Document passage.
┌────────

The thirteenth issue, "Murder On Wheels", saw the introduction of the last major recurring character, Cole Wilson. Initially an opponent of the Avenger (before joining Justice, Inc. in the same issue), Wilson trapped the Avenger in a machine which "provided a nerve shock of a different sort", turning Benson's flesh back to normal and his hair black. Although the Avenger still disguised himself after this, he could no longer mold his now normal flesh. Three stories – "Nevlo" (#17), "House of Death" (#15) and "Death in Slow Motion" (#18) – had been written by Ernst prior to this radical shift in character, and underwent rewrites before seeing publication. Although the original texts would place these three stories chronologically earlier than #13, the rewrites serve to fit them into the timelines as published (although some slight original traces remain under the heavy-handed later insertions). Often dismissed as a late addition to the stories, Cole Wilson was to play a greater part in the last dozen pastiches written in the 1970s by Ron Goulart.

===Gadgets===
The Avenger far preferred tricking criminals into "destroy[ing] themselves in traps of their own devising" to killing them himself, allowing writer Ernst to create considerably elaborate plots.

Like Doc Savage, Benson relies on a variety of special gadgets to help him overcome criminals. These include knockout gas bombs, miniature two-way radios, a woven, transparent bullet-proof garment and "glass pellets containing a gas... [which] instantly [spread] a black impenetrable pall like instant night", also accessible through a stud on Benson's collar.

└────────

Check your understanding.
[A] In the Avenger passage, what did the machine in which Cole Wilson trapped the Avenger do to Benson's flesh and hair?
[B] Pick up the Avenger passage after its last sentence and carry it further.

Provided material.

┌────────

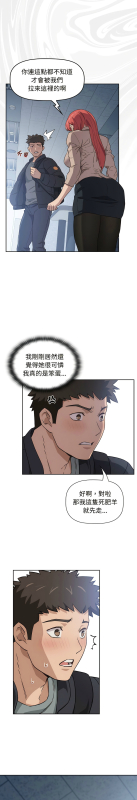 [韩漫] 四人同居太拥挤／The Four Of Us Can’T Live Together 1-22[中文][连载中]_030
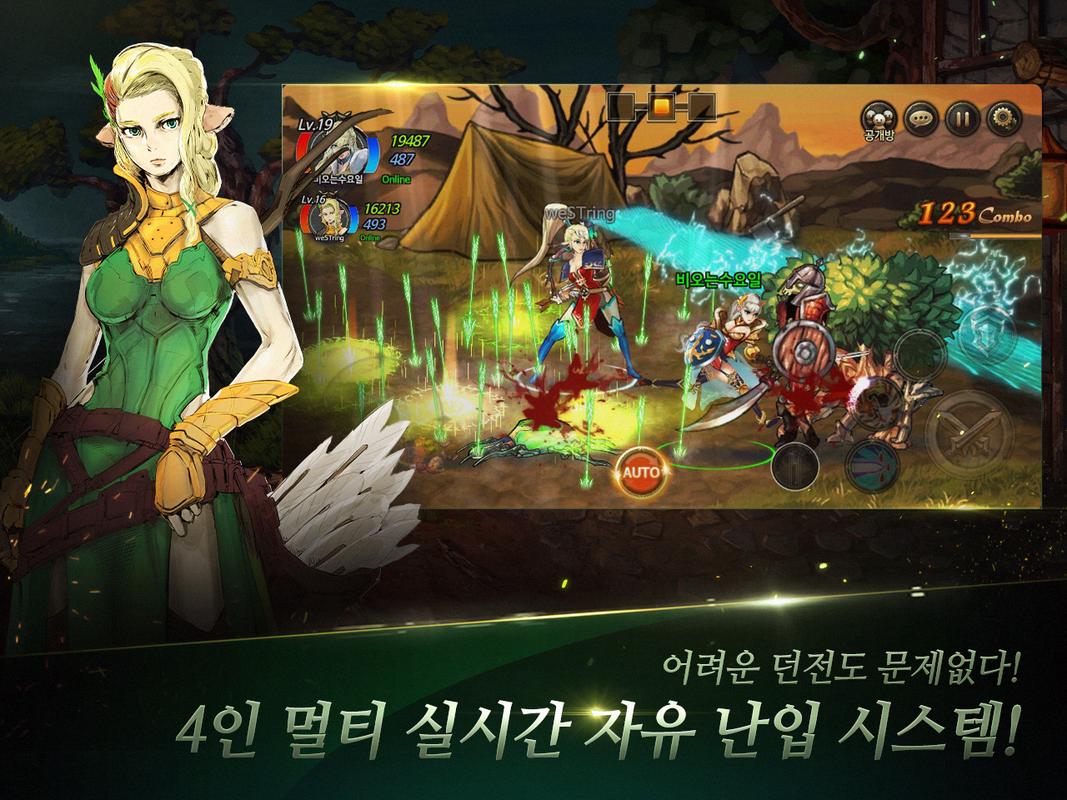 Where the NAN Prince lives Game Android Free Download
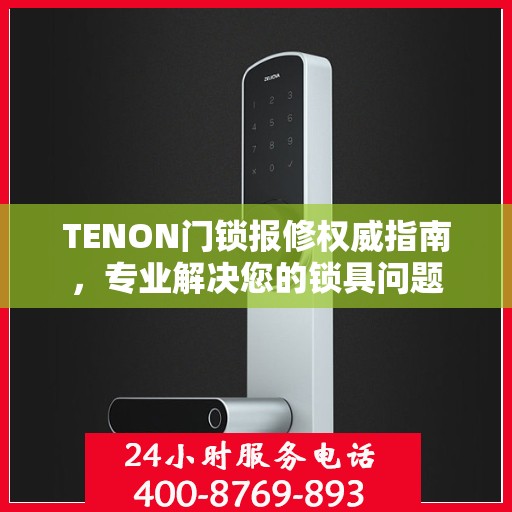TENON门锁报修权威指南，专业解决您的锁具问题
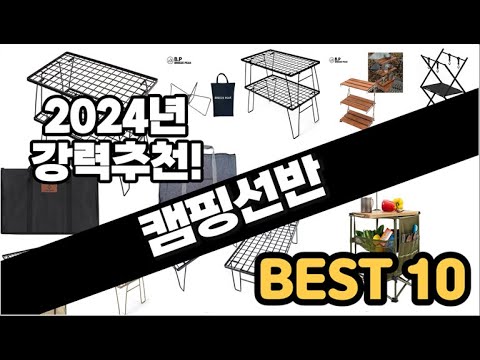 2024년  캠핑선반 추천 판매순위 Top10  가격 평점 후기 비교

└────────

Answers to the exercise.
[A] It turned Benson's flesh back to normal and his hair black.

[B]
His car rivalled those of the later James Bond series, "being a rather dull 1935 model" capable of speeds up to 130 mph (unheard of at the time), "bullet-proofed throughout and equipped with devices and special little inventions for offence and defence", including automatic bullet-proofed windows and "miniature torpedoes of potent knock-out gas".

The Avenger also carried a pair of weapons "strapped in slim sheaths on [his] right and left calf" – his specially streamlined and silenced .22 revolver ("Mike") and a needle-pointed throwing knife ("Ike"). Using these customized tools, Benson could shoot someone so that his bullet just touched their heads and knocked them out, or "hit a fly-speck from twenty feet".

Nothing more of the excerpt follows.